PROBLEM A:
Answer these questions from the apple tart post below:
(i) Until what point does Christophe bake his tart?
(ii) According to Jiyon, what two cold ingredients must the dough be made with?
(iii) What is the glaze Jiyon brushes on the cooked tart made of?
PROBLEM B: Translate this sentence from the apple tart post below into Spanish: "When done, the dough had to be refrigerated for several hours before baking."

PASSAGE SHOWN:
Showing posts with label cooking. Show all posts
Showing posts with label cooking. Show all posts

Friday, January 08, 2010

An apple tart competition and a fizzy Moscato

Our friend Christophe loves to make apple tarts. That's one of his specialties and he is pretty good at it. He makes a quick sweet pastry crust, arranges apple slices on top of it and bakes the tart until the apples are soft. That's a quick and easy recipe and we all love his tarts but our friend Jiyon thought that we should also try her own more elaborated recipe as well.


Christophe's tart


Her point was that the dough had to be made with very cold butter and iced water and it was important to use a pastry blender to cut the butter into the flour in order to avoid warming up the butter. When done, the dough had to be refrigerated for several hours before baking. And then, when the tart is cooked, she likes to brush the top of the tart with a glaze made of apricot preserve and Calvados.

EXCERPTED DATA:
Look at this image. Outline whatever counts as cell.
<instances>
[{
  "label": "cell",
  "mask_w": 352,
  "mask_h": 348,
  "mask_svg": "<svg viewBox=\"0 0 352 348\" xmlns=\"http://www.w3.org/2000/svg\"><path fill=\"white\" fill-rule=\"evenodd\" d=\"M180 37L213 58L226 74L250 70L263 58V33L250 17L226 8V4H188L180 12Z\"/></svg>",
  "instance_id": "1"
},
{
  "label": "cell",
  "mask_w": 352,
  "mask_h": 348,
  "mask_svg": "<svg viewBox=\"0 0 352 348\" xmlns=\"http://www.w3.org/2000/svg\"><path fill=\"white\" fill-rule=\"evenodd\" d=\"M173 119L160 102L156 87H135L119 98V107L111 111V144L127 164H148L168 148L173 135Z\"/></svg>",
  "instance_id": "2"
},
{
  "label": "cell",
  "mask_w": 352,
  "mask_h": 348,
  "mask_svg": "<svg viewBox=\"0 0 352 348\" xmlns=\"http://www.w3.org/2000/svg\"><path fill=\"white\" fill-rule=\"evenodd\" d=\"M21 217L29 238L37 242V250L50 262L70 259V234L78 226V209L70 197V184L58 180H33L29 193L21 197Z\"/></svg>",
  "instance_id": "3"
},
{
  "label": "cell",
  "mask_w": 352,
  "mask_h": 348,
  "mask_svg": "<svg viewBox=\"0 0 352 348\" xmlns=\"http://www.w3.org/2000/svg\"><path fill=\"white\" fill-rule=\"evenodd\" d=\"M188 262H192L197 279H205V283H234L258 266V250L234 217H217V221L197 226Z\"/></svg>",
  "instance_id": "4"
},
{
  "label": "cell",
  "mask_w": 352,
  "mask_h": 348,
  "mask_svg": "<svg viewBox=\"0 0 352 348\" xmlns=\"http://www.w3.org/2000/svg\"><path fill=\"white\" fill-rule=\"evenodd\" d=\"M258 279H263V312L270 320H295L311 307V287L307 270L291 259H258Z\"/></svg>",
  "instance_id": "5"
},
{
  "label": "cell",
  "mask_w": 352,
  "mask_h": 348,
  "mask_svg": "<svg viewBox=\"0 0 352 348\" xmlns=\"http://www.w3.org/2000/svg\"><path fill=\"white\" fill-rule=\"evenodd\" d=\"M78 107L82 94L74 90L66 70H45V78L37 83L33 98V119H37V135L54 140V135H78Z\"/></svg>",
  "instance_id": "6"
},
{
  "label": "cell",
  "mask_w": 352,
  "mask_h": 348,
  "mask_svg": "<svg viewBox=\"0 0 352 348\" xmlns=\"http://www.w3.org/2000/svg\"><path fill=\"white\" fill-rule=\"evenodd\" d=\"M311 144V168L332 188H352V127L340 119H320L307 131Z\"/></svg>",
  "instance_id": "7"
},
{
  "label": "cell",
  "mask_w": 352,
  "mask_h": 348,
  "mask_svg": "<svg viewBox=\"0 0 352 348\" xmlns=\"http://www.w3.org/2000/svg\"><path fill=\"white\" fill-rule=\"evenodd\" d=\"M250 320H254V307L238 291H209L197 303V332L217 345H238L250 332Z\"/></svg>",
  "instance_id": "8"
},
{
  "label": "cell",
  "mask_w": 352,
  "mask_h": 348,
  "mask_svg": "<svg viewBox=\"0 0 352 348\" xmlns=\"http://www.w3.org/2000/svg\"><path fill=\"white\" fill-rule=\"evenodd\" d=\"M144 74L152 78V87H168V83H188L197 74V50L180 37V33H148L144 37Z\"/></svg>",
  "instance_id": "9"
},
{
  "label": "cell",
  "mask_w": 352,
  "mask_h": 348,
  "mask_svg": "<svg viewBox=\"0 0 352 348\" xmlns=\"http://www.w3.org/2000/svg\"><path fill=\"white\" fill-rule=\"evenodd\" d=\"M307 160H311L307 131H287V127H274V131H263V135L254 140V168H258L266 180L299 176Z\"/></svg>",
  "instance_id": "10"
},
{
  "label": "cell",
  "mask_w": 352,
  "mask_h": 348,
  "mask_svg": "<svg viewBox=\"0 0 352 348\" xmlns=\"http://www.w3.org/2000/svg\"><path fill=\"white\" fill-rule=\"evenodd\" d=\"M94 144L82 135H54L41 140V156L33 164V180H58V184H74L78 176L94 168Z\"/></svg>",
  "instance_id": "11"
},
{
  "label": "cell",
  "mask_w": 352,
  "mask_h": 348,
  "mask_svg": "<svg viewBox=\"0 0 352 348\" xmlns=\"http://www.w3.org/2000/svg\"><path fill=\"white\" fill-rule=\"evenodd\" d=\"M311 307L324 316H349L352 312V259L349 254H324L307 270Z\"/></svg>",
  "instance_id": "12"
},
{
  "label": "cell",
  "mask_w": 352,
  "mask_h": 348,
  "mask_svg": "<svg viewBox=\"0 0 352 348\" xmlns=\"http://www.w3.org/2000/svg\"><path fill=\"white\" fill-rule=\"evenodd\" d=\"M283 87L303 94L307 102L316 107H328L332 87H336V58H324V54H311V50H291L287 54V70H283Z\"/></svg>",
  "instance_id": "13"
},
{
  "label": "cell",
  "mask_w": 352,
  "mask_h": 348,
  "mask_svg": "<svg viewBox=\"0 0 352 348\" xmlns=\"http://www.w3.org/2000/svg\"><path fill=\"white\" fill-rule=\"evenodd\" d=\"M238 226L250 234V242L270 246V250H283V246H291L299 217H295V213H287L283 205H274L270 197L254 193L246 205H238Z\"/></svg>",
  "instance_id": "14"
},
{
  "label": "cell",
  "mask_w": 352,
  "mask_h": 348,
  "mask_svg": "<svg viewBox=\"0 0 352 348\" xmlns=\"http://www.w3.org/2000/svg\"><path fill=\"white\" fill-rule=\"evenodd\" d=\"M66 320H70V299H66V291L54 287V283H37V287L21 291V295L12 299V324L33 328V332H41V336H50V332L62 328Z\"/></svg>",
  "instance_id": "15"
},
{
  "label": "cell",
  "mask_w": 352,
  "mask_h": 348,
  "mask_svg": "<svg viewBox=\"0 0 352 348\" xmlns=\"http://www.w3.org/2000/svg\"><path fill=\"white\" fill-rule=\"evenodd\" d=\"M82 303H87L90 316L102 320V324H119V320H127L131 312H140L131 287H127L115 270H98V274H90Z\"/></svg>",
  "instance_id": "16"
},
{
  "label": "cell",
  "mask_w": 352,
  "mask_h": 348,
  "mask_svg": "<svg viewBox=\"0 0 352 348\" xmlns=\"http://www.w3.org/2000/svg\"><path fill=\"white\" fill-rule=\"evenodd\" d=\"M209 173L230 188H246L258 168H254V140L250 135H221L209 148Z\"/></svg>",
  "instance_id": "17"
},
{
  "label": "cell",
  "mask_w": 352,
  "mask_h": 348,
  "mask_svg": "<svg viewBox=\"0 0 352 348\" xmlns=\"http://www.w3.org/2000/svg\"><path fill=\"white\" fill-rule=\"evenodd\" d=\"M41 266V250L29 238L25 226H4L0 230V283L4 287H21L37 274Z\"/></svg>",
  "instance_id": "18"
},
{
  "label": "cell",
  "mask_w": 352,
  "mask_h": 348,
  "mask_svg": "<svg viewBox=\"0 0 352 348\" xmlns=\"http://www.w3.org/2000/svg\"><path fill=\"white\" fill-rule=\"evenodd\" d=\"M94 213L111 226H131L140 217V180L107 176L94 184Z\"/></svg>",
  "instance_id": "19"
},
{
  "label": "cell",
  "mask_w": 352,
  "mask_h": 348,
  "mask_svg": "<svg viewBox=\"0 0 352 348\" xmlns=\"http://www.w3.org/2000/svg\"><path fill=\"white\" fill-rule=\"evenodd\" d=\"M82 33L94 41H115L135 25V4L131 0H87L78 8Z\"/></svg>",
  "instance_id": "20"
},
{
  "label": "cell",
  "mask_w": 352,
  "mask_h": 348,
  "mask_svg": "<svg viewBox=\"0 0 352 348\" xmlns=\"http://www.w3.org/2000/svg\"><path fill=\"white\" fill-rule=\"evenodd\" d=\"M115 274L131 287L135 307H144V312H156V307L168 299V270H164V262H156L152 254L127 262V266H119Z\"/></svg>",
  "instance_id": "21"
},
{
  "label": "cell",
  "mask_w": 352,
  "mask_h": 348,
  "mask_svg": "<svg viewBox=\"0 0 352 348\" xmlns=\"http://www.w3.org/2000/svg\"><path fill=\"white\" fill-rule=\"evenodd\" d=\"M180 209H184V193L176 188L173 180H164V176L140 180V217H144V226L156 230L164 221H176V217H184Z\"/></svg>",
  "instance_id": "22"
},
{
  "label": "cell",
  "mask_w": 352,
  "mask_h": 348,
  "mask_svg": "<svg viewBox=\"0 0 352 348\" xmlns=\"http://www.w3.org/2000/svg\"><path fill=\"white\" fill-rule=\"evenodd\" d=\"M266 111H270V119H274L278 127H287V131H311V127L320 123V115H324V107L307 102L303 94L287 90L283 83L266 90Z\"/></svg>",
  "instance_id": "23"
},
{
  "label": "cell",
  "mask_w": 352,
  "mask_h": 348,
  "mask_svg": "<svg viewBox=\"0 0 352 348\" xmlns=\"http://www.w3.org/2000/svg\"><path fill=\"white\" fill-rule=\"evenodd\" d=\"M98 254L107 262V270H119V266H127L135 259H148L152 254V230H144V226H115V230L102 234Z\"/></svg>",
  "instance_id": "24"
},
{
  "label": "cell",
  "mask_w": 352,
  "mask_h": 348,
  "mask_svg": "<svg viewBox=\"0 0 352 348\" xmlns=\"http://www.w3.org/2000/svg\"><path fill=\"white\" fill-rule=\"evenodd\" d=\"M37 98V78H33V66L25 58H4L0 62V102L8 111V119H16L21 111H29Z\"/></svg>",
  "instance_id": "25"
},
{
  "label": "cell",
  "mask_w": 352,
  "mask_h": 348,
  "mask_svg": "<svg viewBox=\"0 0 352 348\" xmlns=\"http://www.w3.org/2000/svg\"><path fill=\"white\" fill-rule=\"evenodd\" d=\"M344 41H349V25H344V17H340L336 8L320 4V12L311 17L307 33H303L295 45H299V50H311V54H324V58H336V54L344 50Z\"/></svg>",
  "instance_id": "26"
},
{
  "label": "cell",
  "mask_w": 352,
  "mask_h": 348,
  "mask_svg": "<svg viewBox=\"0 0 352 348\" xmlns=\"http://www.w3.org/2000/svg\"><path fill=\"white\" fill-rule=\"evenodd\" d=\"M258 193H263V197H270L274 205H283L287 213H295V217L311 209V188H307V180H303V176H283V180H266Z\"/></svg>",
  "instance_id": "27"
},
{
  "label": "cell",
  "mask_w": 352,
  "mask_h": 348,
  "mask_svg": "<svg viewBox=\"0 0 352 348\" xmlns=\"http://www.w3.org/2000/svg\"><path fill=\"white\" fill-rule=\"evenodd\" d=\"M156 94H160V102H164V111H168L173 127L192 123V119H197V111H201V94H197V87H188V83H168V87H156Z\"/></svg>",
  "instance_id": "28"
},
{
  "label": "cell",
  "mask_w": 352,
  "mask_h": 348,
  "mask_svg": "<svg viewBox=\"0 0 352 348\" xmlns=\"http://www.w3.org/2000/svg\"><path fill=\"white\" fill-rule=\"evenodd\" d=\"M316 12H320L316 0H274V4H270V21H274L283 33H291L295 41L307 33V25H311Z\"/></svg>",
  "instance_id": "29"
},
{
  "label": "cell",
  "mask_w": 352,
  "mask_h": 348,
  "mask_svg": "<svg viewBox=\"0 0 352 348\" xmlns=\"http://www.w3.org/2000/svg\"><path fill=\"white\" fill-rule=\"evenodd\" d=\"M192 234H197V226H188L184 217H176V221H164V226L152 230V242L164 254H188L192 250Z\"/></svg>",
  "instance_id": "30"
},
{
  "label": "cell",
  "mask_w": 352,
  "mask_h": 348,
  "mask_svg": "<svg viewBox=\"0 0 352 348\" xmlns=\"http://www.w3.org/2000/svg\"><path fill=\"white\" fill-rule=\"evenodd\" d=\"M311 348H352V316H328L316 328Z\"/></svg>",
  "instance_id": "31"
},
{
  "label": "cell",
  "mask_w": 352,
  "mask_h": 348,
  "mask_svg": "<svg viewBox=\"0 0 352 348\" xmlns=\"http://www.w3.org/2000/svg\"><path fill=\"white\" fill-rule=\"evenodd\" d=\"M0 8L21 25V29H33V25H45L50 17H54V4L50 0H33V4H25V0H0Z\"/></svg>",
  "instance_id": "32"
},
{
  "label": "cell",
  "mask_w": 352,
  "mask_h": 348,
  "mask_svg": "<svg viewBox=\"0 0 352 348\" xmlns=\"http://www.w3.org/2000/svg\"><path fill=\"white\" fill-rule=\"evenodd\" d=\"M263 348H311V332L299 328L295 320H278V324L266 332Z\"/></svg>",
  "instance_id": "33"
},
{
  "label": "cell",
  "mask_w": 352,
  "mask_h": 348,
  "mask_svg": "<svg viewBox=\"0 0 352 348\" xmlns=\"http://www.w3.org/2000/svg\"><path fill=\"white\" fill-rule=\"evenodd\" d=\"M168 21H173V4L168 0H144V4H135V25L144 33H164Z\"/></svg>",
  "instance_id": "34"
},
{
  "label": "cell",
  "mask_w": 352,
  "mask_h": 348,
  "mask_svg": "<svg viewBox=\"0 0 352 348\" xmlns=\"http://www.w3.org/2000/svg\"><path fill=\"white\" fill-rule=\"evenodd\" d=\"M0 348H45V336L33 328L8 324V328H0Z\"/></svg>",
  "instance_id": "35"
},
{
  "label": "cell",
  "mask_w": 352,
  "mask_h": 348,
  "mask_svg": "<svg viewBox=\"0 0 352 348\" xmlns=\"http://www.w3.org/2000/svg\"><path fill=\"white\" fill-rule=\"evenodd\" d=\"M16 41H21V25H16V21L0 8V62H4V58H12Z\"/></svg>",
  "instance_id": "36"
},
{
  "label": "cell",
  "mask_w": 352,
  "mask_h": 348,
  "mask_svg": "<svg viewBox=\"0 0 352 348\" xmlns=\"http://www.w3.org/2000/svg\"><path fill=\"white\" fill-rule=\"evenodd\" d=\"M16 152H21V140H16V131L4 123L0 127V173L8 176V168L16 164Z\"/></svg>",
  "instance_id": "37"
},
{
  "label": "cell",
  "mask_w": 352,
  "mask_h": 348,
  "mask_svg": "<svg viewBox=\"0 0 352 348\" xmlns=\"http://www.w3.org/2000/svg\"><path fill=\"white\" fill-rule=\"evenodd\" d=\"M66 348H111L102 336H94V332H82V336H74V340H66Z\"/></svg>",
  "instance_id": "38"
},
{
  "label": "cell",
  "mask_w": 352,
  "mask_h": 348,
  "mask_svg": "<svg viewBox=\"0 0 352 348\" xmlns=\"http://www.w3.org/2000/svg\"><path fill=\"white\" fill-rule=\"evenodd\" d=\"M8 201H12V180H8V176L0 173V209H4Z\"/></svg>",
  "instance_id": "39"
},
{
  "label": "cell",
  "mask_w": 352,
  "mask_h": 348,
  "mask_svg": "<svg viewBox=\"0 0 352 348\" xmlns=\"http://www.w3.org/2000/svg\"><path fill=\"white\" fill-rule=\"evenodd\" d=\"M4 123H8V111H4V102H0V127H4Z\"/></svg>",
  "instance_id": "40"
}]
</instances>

SOLUTION A:
(i) He bakes it until the apples are soft.
(ii) Very cold butter and iced water.
(iii) Apricot preserve and Calvados.

SOLUTION B: Una vez lista, la masa tenía que refrigerarse durante varias horas antes de hornearla.